Jornalistas em luta contra cortes salariais

Num domingo à noite, cerca de 140 jornalistas se reuniram por videoconferência com o Sindicato dos Jornalistas de São Paulo. Eram profissionais do jornal Estadão e outros veículos do Grupo Estado, na sua quinta assembleia online, decidindo sobre a proposta da empresa de reduzir salários e jornadas em 25%, suas contrapartidas, como garantir o cumprimento da jornada.

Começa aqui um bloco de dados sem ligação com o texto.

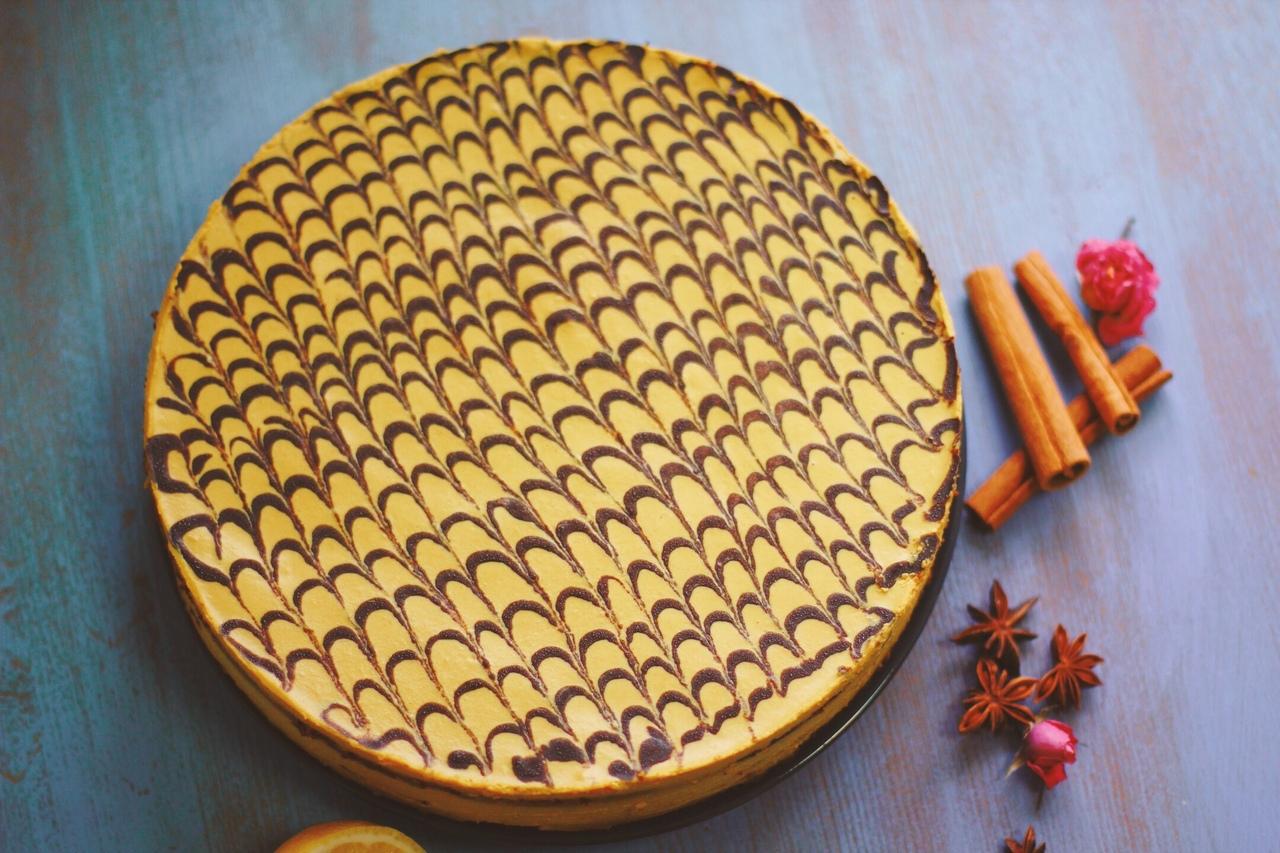 Лимонный бисквит Мусковадо целый торт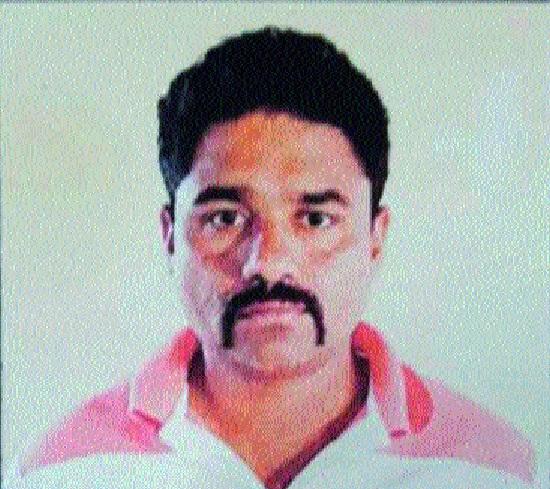 CID proceedings against Kamte: Aniket Kothale, Amol Bhandare's escape | कामटेविरुद्ध स्वतंत्र गुन्हा सीआयडीची फिर्याद : अनिकेत कोथळे, अमोल भंडारे यांच्या पलायनाचा बनाव अंगलट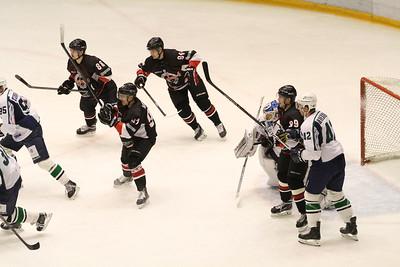 Челябинская команда Высшей хоккейной лиги Челмет выиграла у краснодарской Кубани со счётом 5:2.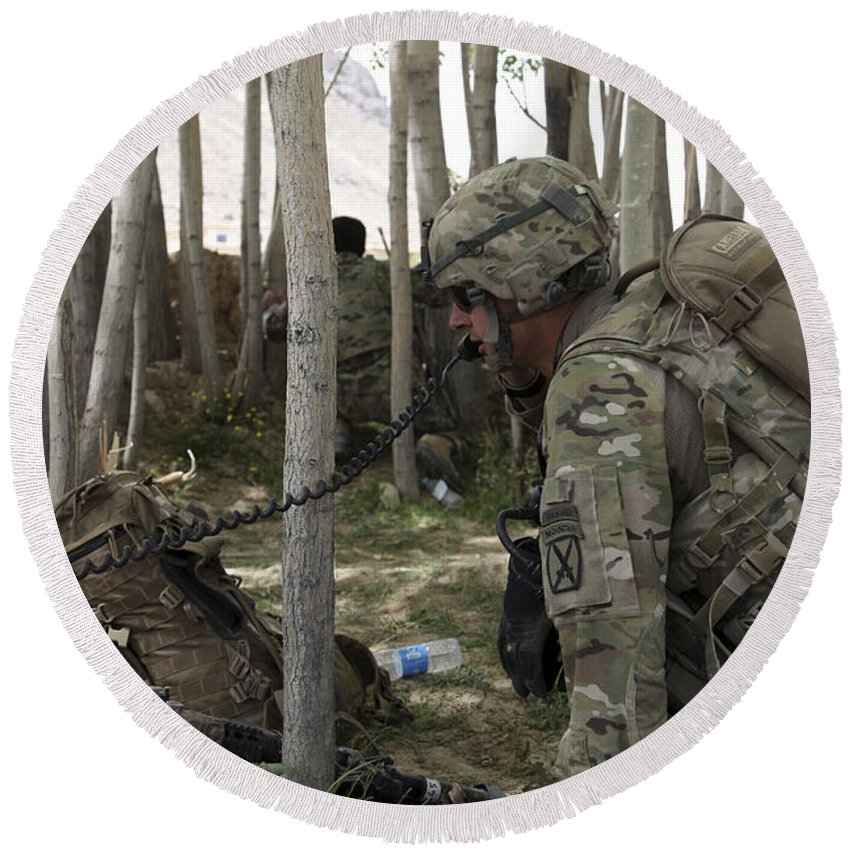 Woods Round Beach Towel featuring the photograph U.s. Army Soldier Communicates Possible by Stocktrek Images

A mobilização no Estadão começou após a empresa, que passou os profissionais para o homeoffice, mandar um aditivo de contrato para cada um dos jornalistas no início do mês de abril, no qual estabelecia que não haveria controle de ponto. Os trabalhadores decidiram não assinar, o que forçou a empresa a uma negociação coletiva com o Sindicato, inclusive no que dizia respeito à redução salarial que a Medida Provisória 936 autorizou que fosse imposta por “acordo” individual, referendada pelo STF contra o texto explícito da Constituição Federal.

A situação é extremamente difícil pois a MP 936 deixa as empresas com a faca e o queijo na mão. Mesmo com uma grande mobilização dos jornalistas, que chegou a reunir 180 em assembleia enquanto Moro pedia demissão (notícia de grande impacto para o trabalho destes profissionais), a negociação tinha limites pois todos sabiam que a empresa podia, a qualquer momento, abandonar a via coletiva e pressionar cada trabalhador individualmente. O resultado foi um Acordo Coletivo que reduziu salários em 25%, e estabeleceu cláusulas como garantia de emprego superior ao definido pela MP.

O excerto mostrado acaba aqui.